Computes Bernoulli distributed random numbers.


r = rndBernoulli(r, c, prob)
{ r, newstate } = rndBernoulli(r, c, prob, state)
  • r (scalar) – number of rows of the output matrix.

  • c (scalar) – number of columns of the output matrix.

  • prob (scalar) – probability parameter.

  • state (scalar or opaque vector) –

    Optional argument.

    scalar case

    state = starting seed value only. If -1, GAUSS computes the starting seed based on the system clock.

    opaque vector case

    state = the state vector returned from a previous call to one of the rnd random number functions.

  • r (RxC matrix) – Bernoulli random numbers.

  • newstate (Opaque vector) – the updated state.

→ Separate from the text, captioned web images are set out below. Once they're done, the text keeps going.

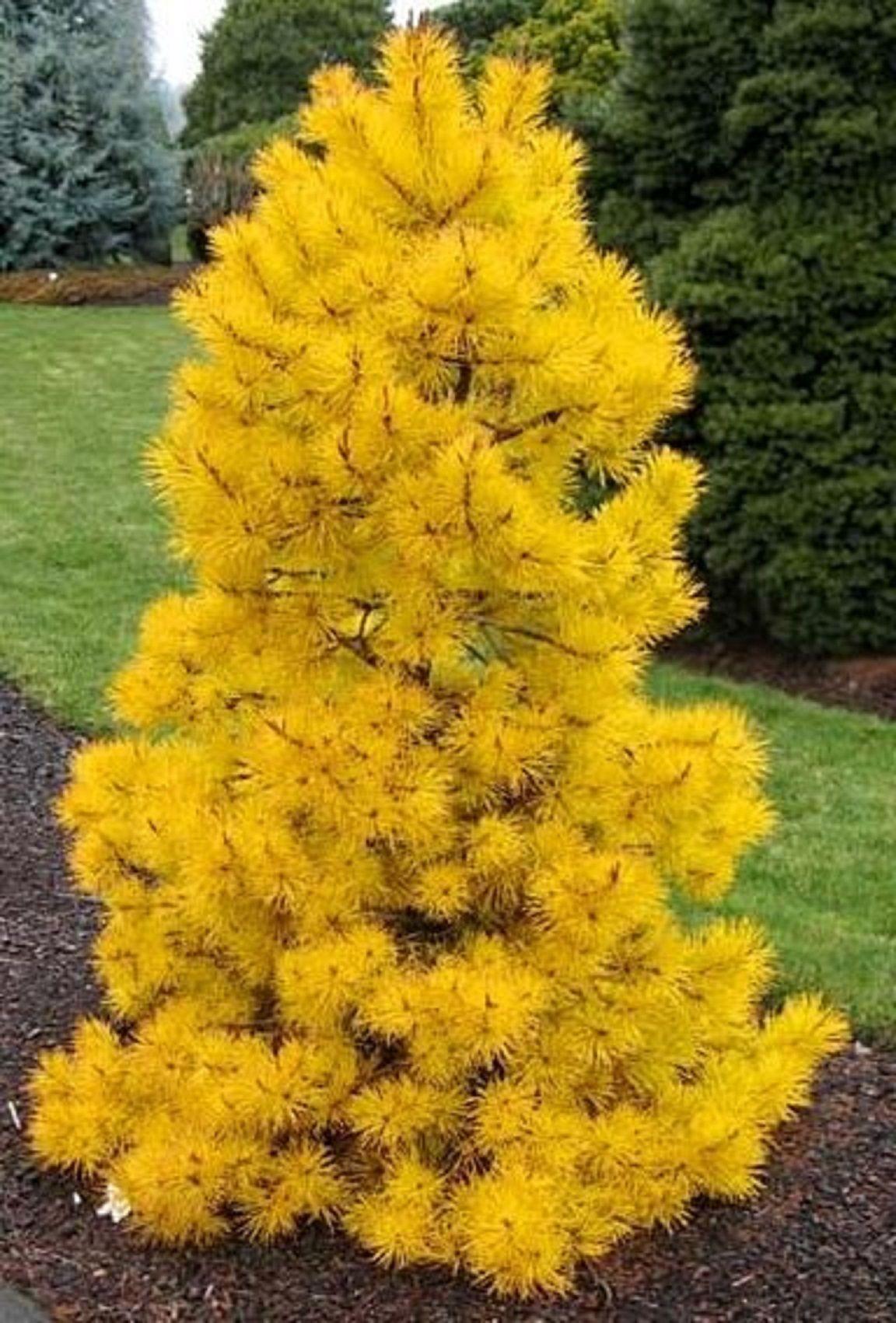 Bushes Colorado Flowers Yellow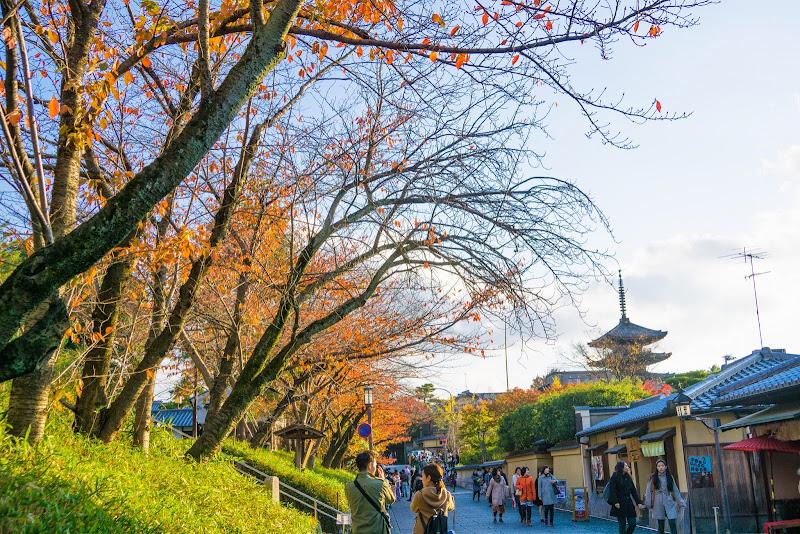 京都 紅葉 ねねの道 写真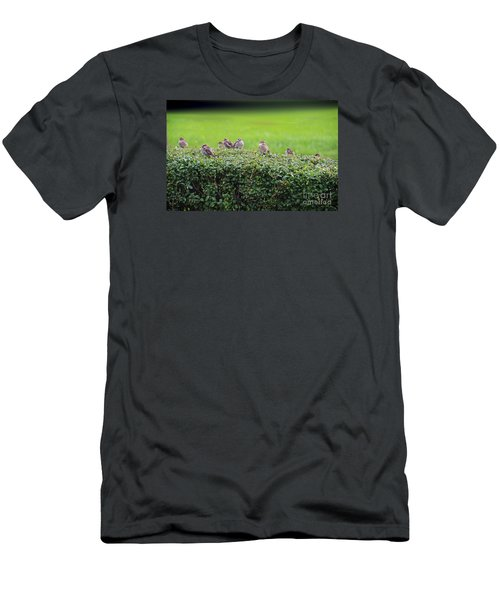 Sparrows Gathering Place  Men's T-Shirt (Slim Fit) by Yumi Johnson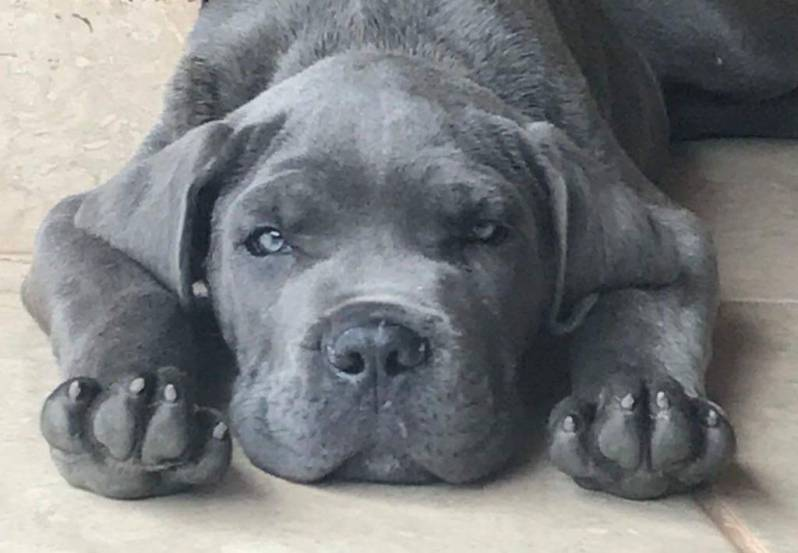 Adestradores para Cachorro de Faro Cotia - Adestrador e Hotel para Cães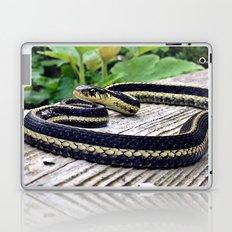 Garter Snake, High Park Gardens Laptop & iPad Skin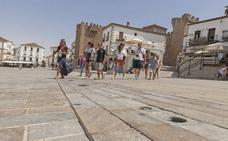 Navarro apoya las inspecciones para evitar los alquileres turísticos ilegales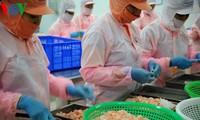 Bermacam jenis barang ekspor Vietnam mencapai hasil positif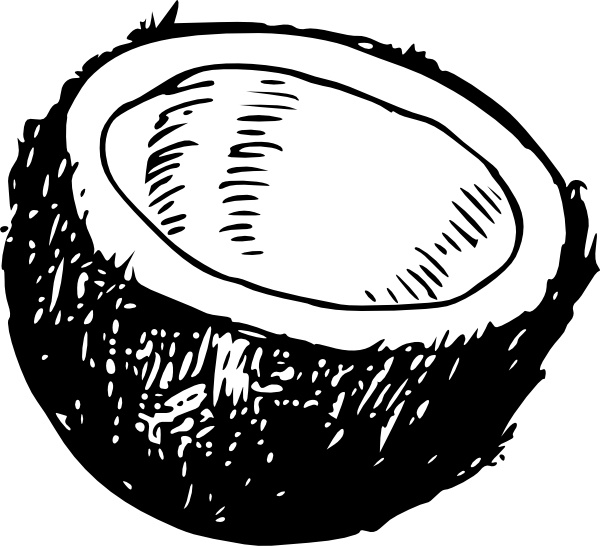Coconut clip art Free vector in Open office drawing svg ( .svg.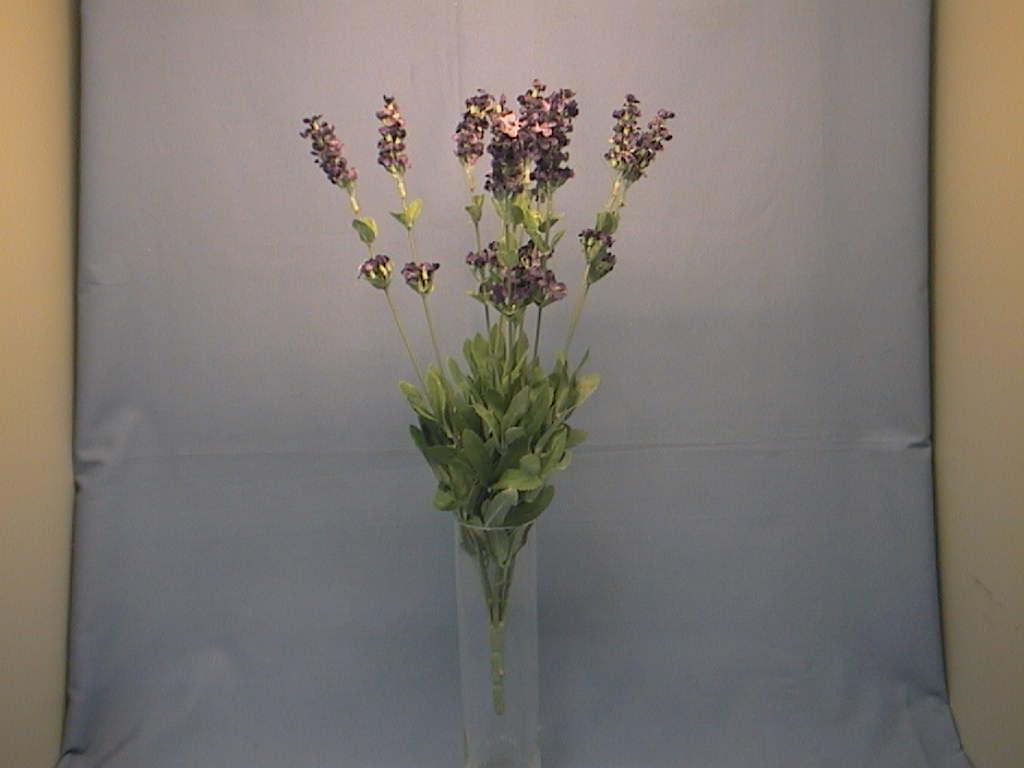 Lavendel x12 LAVENDEL     35cm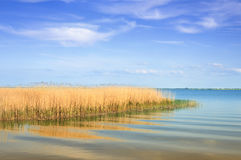Reeds on lake shore  Royalty Free Stock Photos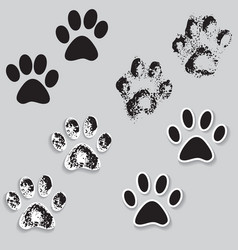 Animal cat paw track feet print icons with shadow vector
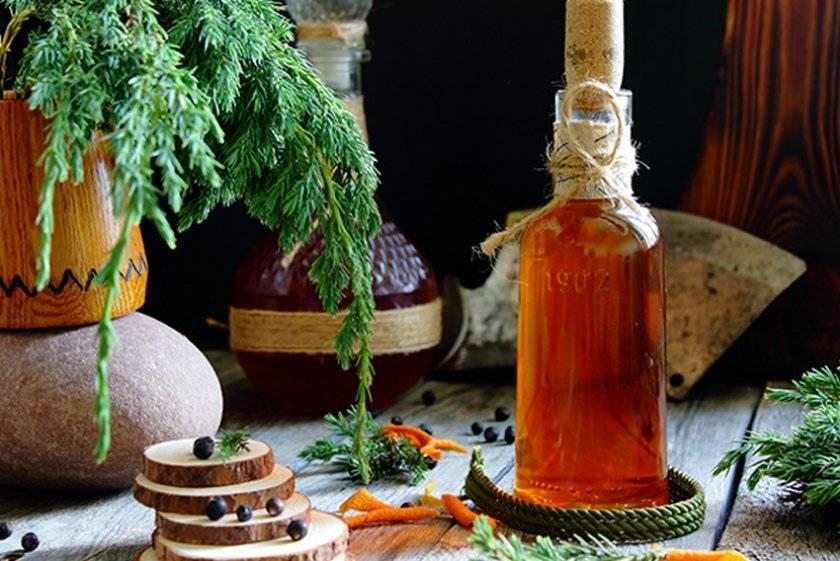 Домашняя настойка из можжевельника на самогоне — пошаговое приготовление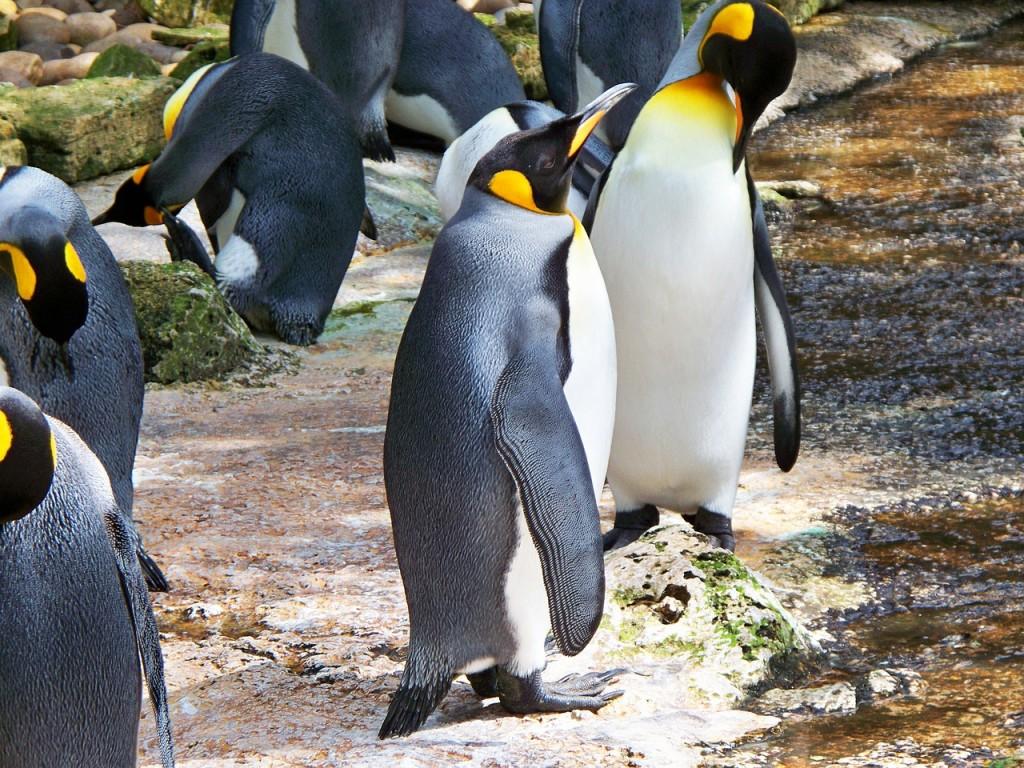 國王企鵝 (Aptenodytes patagonicus)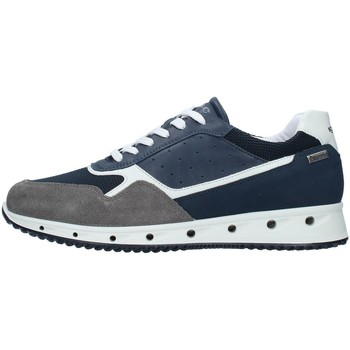 Sko Herre Lave sneakers IgI&CO 7121100 NAVY BLUE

// Bernoulli random numbers can be used to model qualitative
// binary data (i.e., yes/no, true/false), such as marital
// status.

// Set the random seed for repeatable numbers.
rndseed 723940439;

// The percentage of married people in the population we
// would like to model.
prob = 0.7;

// Create 10,000 Bernoulli random numbers
r = rndBernoulli(10000, 1, prob);

// The mean of 'r' should approximately equal 'prob'
mu = meanc(r);
print mu;


The properties of the pseudo-random numbers in x are:

\[ \begin{align}\begin{aligned}E(X) = prob\\Var(X) = prob * (1 - prob)\end{aligned}\end{align} \]

See also

Functions rndMVn(), rndCreateState()